La Corte costituzionale fa un mestiere preciso che è quello di essere il giudice delle leggi, oltre a separare i litiganti in conflitti di attribuzione tra Stato e Regioni. Nell’ambito di questo mestiere, la Corte Costituzionale ha fatto molto di più di quello che poteva fare, chiarendo in modo definitivamente pacifico il rapporto che c’è tra il Codice dei contratti pubblici da un lato e il Codice del Terzo settore. Il primo è il luogo della competizione, il secondo è quello della collaborazione. L’importanza di questa sentenza risiede nel fatto che d’ora in avanti abbiamo un quadro del rapporto tra ordinamenti, quindi Unione Europea e Stato membro, un rapporto più chiaro tra il Codice dei contratti e il Codice del terzo settore e, quindi, una differenziazione precisa tra la competizione, la finalità dei mercati concorrenziali, e la collaborazione che deve guidare i rapporti tra pubblica amministrazione ed enti del terzo settore, ispirati al principio costituzionale di sussidiarietà orizzontale.

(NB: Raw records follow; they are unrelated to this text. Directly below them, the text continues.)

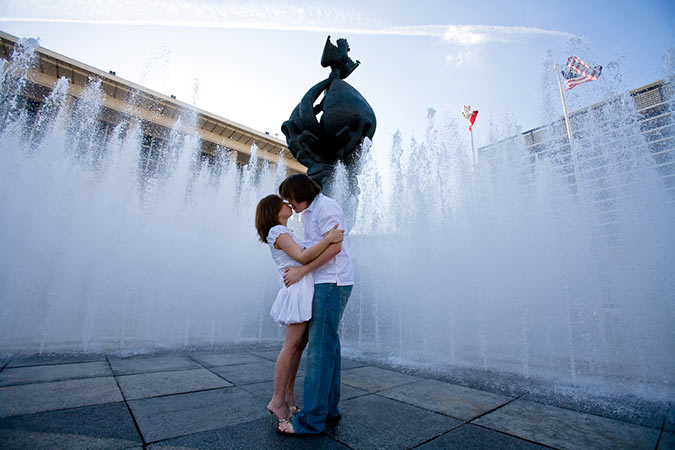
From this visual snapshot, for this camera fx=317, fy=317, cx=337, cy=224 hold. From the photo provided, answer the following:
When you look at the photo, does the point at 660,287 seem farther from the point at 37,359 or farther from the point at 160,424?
the point at 37,359

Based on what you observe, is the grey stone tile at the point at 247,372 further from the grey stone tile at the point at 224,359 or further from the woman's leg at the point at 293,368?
the woman's leg at the point at 293,368

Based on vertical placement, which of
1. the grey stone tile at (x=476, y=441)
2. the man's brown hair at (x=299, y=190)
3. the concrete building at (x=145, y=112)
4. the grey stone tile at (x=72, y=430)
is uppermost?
the concrete building at (x=145, y=112)

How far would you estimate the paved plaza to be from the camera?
171 centimetres

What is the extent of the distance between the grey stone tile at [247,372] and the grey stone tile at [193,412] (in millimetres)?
394

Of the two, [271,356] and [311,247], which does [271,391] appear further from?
[271,356]

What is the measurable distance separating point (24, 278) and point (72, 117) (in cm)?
2545

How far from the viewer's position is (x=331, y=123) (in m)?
5.49

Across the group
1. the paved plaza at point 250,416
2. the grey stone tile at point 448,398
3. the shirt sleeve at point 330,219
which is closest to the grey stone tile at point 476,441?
the paved plaza at point 250,416

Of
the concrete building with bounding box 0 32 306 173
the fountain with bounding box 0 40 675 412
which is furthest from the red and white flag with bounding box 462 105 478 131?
the concrete building with bounding box 0 32 306 173

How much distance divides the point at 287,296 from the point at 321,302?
0.23 metres

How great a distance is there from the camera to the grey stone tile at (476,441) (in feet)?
5.53

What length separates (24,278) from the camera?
18.1 feet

Quali sono le condizioni di base per attivare percorsi di co-programmazione e co-progettazione?
Il primo ingrediente per una buona ricetta di co-programmazione e co-progettazione è la consapevolezza politica di un ente pubblico rispetto a questi strumenti, perché deve esserci una volontà precisa per attivare un rapporto di collaborazione fondato sul principio di sussidiarietà orizzontale. Queste procedure sono in primo luogo una scelta politica di creare un’amministrazione condivisa, come dice la Corte Costituzionale.

La seconda condizione base auspicabile è che la volontà di intrattenere rapporti di sussidiarietà sia declinata in termini generali, ad esempio, all’interno dei regolamenti dei vari comuni. In questo modo avremmo un evidente indirizzo omogeneo approvato dai consigli comunali ed una legittimazione politica che aiuterebbe i singoli dirigenti ad attivare direttamente le procedure di co-programmazione e co-progettazione.

La terza condizione di base è la consapevolezza che una buona co-programmazione e co-progettazione non è una strada per eludere l’applicazione del Codice dei contratti pubblici per affidare dei servizi. In altri termini, le procedure di sussidiarietà orizzontale hanno finalità diverse, quelle di costruire fin dalla fase iniziale di analisi dei bisogni e di costruzione delle politiche, un percorso condiviso. In una normale procedura d’appalto, invece, l’amministrazione è un buyer che ha le idee chiare e un budget a disposizione, che applica la cosiddetta legge speciale con un bando e cerca solo un mero prestatore di servizi.

Quali sono i principali step da seguire per attivarli?

Sono innanzitutto quelli di un procedimento amministrativo. Agiamo, quindi, all’interno di un quadro abbastanza noto considerando che fin dal 1990 esiste la legge sui procedimenti amministrativi. La prima fase è quella dell’iniziativa. La riforma del terzo settore chiarisce definitivamente che non c’è solo l’iniziativa della parte pubblica che si esplica in un bando o in un avviso pubblico, ma c’è anche quella privata. Purtroppo gli enti del terzo settore (Ets) in Italia, dopo tre anni dalla riforma, hanno colto poco l’opportunità che siano loro stessi a formalizzare una proposta per attivare una co-programmazione e una co-progettazione nata dalle loro stesse aspettative, bisogni e sapere.

A quel punto, l’amministrazione valuta questa proposta e, se lo ritiene, pubblica un avviso che, a differenza di quello dell’iniziativa pubblica, ha come riferimento da un punto di vista progettuale non più un documento o un’idea della pubblica amministrazione, ma si limita a comunicare a tutti che un ente del terzo settore singolo o associato ha formalizzato una proposta. Come in un qualsiasi procedimento amministrativo, c’è poi la valutazione delle domande e delle proposte progettuali da parte di una commissione. Non bisogna scandalizzarsi se una commissione attribuisce dei punteggi visto che lo si fa anche con i concorsi e questo non significa spostarsi nel Codice dei contratti pubblici. Il procedimento si chiude con un atto conclusivo della Pa e la sottoscrizione di una convenzione che diventa il titolo giuridico per declinare i diritti e i doveri reciproci tra le parti.